- [Task item]
Repeat every entry exactly as it appears.

Collection entries:
=-=-=
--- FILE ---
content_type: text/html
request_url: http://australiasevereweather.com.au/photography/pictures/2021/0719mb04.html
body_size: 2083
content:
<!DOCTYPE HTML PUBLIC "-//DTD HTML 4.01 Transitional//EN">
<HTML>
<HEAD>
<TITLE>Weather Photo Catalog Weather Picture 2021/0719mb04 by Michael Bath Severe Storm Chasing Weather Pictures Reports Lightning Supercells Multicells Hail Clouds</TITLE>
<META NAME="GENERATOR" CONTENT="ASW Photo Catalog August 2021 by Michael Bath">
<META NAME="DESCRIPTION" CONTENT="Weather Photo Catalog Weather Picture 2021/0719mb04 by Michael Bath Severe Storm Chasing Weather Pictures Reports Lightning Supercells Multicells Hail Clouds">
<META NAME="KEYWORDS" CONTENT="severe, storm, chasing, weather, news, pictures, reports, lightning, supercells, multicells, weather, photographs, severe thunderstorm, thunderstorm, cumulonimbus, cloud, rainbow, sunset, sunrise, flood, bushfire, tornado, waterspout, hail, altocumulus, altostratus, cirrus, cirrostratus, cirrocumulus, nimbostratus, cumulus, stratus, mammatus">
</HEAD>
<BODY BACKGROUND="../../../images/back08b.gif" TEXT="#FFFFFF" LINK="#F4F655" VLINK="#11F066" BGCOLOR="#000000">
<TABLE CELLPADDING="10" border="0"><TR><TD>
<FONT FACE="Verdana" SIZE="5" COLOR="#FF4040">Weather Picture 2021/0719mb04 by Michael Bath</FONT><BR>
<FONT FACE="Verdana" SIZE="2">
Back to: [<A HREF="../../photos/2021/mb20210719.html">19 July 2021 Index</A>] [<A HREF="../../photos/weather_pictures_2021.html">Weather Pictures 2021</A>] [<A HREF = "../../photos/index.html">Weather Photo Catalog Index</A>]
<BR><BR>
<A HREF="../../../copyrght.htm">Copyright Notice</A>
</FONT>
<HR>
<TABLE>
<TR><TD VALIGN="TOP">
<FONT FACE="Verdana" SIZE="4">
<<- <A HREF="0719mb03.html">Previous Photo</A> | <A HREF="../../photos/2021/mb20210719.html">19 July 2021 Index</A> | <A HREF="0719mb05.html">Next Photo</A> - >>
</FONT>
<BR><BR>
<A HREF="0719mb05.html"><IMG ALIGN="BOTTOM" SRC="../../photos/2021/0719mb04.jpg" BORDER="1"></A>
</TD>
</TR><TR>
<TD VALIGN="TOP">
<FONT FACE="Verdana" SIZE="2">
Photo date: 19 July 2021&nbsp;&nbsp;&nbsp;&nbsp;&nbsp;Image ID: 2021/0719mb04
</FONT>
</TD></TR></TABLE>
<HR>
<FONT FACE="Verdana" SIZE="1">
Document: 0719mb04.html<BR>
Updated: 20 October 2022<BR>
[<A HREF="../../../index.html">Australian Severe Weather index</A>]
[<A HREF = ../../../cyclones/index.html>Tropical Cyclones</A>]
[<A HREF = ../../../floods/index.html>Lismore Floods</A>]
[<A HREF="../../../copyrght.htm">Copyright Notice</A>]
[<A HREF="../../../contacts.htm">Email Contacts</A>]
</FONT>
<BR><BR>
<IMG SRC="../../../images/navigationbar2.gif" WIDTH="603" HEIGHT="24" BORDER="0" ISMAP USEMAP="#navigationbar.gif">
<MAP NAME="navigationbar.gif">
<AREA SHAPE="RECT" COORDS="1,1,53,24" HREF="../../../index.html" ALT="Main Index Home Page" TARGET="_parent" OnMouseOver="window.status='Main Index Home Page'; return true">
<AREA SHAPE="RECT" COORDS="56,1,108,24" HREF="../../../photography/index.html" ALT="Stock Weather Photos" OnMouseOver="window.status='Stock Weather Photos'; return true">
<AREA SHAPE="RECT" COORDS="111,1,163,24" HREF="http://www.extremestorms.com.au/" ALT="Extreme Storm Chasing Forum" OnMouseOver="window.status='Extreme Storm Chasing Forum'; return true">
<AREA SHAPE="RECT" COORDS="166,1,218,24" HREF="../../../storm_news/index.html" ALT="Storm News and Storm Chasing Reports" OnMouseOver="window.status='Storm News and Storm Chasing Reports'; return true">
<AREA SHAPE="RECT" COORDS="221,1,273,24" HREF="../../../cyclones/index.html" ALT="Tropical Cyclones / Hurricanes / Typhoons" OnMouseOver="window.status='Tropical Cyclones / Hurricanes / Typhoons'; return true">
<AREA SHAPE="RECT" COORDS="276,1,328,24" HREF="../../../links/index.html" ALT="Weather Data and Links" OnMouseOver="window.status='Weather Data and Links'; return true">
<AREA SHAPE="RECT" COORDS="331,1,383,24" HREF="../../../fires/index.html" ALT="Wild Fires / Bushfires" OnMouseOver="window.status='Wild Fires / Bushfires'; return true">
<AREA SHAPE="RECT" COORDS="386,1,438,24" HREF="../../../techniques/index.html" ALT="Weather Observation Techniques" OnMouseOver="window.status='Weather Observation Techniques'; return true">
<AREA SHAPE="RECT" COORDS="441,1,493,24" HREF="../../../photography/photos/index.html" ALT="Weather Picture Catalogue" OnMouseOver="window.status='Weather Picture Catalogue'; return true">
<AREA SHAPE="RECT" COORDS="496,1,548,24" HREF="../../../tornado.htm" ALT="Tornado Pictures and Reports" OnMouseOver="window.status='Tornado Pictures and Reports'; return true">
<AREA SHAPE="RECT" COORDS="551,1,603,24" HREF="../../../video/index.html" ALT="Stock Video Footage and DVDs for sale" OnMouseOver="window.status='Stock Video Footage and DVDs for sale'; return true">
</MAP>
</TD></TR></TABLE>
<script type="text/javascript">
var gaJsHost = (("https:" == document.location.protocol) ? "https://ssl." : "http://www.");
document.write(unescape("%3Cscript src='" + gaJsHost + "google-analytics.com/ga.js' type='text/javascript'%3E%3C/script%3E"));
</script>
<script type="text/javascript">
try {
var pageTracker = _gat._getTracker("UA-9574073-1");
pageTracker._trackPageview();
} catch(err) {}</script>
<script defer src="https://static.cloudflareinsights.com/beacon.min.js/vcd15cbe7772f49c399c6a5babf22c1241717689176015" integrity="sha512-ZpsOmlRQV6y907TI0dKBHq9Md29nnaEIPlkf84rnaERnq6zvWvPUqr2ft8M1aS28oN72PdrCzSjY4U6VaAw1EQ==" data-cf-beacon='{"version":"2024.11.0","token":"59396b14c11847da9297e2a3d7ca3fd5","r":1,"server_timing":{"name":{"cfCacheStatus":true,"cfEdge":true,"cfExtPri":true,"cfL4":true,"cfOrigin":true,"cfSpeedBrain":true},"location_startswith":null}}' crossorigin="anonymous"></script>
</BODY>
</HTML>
=-=-=
- [Finished exercise]
--- FILE ---
content_type: text/html
request_url: http://australiasevereweather.com.au/photography/pictures/2021/0719mb04.html
body_size: 2083
content:
<!DOCTYPE HTML PUBLIC "-//DTD HTML 4.01 Transitional//EN">
<HTML>
<HEAD>
<TITLE>Weather Photo Catalog Weather Picture 2021/0719mb04 by Michael Bath Severe Storm Chasing Weather Pictures Reports Lightning Supercells Multicells Hail Clouds</TITLE>
<META NAME="GENERATOR" CONTENT="ASW Photo Catalog August 2021 by Michael Bath">
<META NAME="DESCRIPTION" CONTENT="Weather Photo Catalog Weather Picture 2021/0719mb04 by Michael Bath Severe Storm Chasing Weather Pictures Reports Lightning Supercells Multicells Hail Clouds">
<META NAME="KEYWORDS" CONTENT="severe, storm, chasing, weather, news, pictures, reports, lightning, supercells, multicells, weather, photographs, severe thunderstorm, thunderstorm, cumulonimbus, cloud, rainbow, sunset, sunrise, flood, bushfire, tornado, waterspout, hail, altocumulus, altostratus, cirrus, cirrostratus, cirrocumulus, nimbostratus, cumulus, stratus, mammatus">
</HEAD>
<BODY BACKGROUND="../../../images/back08b.gif" TEXT="#FFFFFF" LINK="#F4F655" VLINK="#11F066" BGCOLOR="#000000">
<TABLE CELLPADDING="10" border="0"><TR><TD>
<FONT FACE="Verdana" SIZE="5" COLOR="#FF4040">Weather Picture 2021/0719mb04 by Michael Bath</FONT><BR>
<FONT FACE="Verdana" SIZE="2">
Back to: [<A HREF="../../photos/2021/mb20210719.html">19 July 2021 Index</A>] [<A HREF="../../photos/weather_pictures_2021.html">Weather Pictures 2021</A>] [<A HREF = "../../photos/index.html">Weather Photo Catalog Index</A>]
<BR><BR>
<A HREF="../../../copyrght.htm">Copyright Notice</A>
</FONT>
<HR>
<TABLE>
<TR><TD VALIGN="TOP">
<FONT FACE="Verdana" SIZE="4">
<<- <A HREF="0719mb03.html">Previous Photo</A> | <A HREF="../../photos/2021/mb20210719.html">19 July 2021 Index</A> | <A HREF="0719mb05.html">Next Photo</A> - >>
</FONT>
<BR><BR>
<A HREF="0719mb05.html"><IMG ALIGN="BOTTOM" SRC="../../photos/2021/0719mb04.jpg" BORDER="1"></A>
</TD>
</TR><TR>
<TD VALIGN="TOP">
<FONT FACE="Verdana" SIZE="2">
Photo date: 19 July 2021&nbsp;&nbsp;&nbsp;&nbsp;&nbsp;Image ID: 2021/0719mb04
</FONT>
</TD></TR></TABLE>
<HR>
<FONT FACE="Verdana" SIZE="1">
Document: 0719mb04.html<BR>
Updated: 20 October 2022<BR>
[<A HREF="../../../index.html">Australian Severe Weather index</A>]
[<A HREF = ../../../cyclones/index.html>Tropical Cyclones</A>]
[<A HREF = ../../../floods/index.html>Lismore Floods</A>]
[<A HREF="../../../copyrght.htm">Copyright Notice</A>]
[<A HREF="../../../contacts.htm">Email Contacts</A>]
</FONT>
<BR><BR>
<IMG SRC="../../../images/navigationbar2.gif" WIDTH="603" HEIGHT="24" BORDER="0" ISMAP USEMAP="#navigationbar.gif">
<MAP NAME="navigationbar.gif">
<AREA SHAPE="RECT" COORDS="1,1,53,24" HREF="../../../index.html" ALT="Main Index Home Page" TARGET="_parent" OnMouseOver="window.status='Main Index Home Page'; return true">
<AREA SHAPE="RECT" COORDS="56,1,108,24" HREF="../../../photography/index.html" ALT="Stock Weather Photos" OnMouseOver="window.status='Stock Weather Photos'; return true">
<AREA SHAPE="RECT" COORDS="111,1,163,24" HREF="http://www.extremestorms.com.au/" ALT="Extreme Storm Chasing Forum" OnMouseOver="window.status='Extreme Storm Chasing Forum'; return true">
<AREA SHAPE="RECT" COORDS="166,1,218,24" HREF="../../../storm_news/index.html" ALT="Storm News and Storm Chasing Reports" OnMouseOver="window.status='Storm News and Storm Chasing Reports'; return true">
<AREA SHAPE="RECT" COORDS="221,1,273,24" HREF="../../../cyclones/index.html" ALT="Tropical Cyclones / Hurricanes / Typhoons" OnMouseOver="window.status='Tropical Cyclones / Hurricanes / Typhoons'; return true">
<AREA SHAPE="RECT" COORDS="276,1,328,24" HREF="../../../links/index.html" ALT="Weather Data and Links" OnMouseOver="window.status='Weather Data and Links'; return true">
<AREA SHAPE="RECT" COORDS="331,1,383,24" HREF="../../../fires/index.html" ALT="Wild Fires / Bushfires" OnMouseOver="window.status='Wild Fires / Bushfires'; return true">
<AREA SHAPE="RECT" COORDS="386,1,438,24" HREF="../../../techniques/index.html" ALT="Weather Observation Techniques" OnMouseOver="window.status='Weather Observation Techniques'; return true">
<AREA SHAPE="RECT" COORDS="441,1,493,24" HREF="../../../photography/photos/index.html" ALT="Weather Picture Catalogue" OnMouseOver="window.status='Weather Picture Catalogue'; return true">
<AREA SHAPE="RECT" COORDS="496,1,548,24" HREF="../../../tornado.htm" ALT="Tornado Pictures and Reports" OnMouseOver="window.status='Tornado Pictures and Reports'; return true">
<AREA SHAPE="RECT" COORDS="551,1,603,24" HREF="../../../video/index.html" ALT="Stock Video Footage and DVDs for sale" OnMouseOver="window.status='Stock Video Footage and DVDs for sale'; return true">
</MAP>
</TD></TR></TABLE>
<script type="text/javascript">
var gaJsHost = (("https:" == document.location.protocol) ? "https://ssl." : "http://www.");
document.write(unescape("%3Cscript src='" + gaJsHost + "google-analytics.com/ga.js' type='text/javascript'%3E%3C/script%3E"));
</script>
<script type="text/javascript">
try {
var pageTracker = _gat._getTracker("UA-9574073-1");
pageTracker._trackPageview();
} catch(err) {}</script>
<script defer src="https://static.cloudflareinsights.com/beacon.min.js/vcd15cbe7772f49c399c6a5babf22c1241717689176015" integrity="sha512-ZpsOmlRQV6y907TI0dKBHq9Md29nnaEIPlkf84rnaERnq6zvWvPUqr2ft8M1aS28oN72PdrCzSjY4U6VaAw1EQ==" data-cf-beacon='{"version":"2024.11.0","token":"59396b14c11847da9297e2a3d7ca3fd5","r":1,"server_timing":{"name":{"cfCacheStatus":true,"cfEdge":true,"cfExtPri":true,"cfL4":true,"cfOrigin":true,"cfSpeedBrain":true},"location_startswith":null}}' crossorigin="anonymous"></script>
</BODY>
</HTML>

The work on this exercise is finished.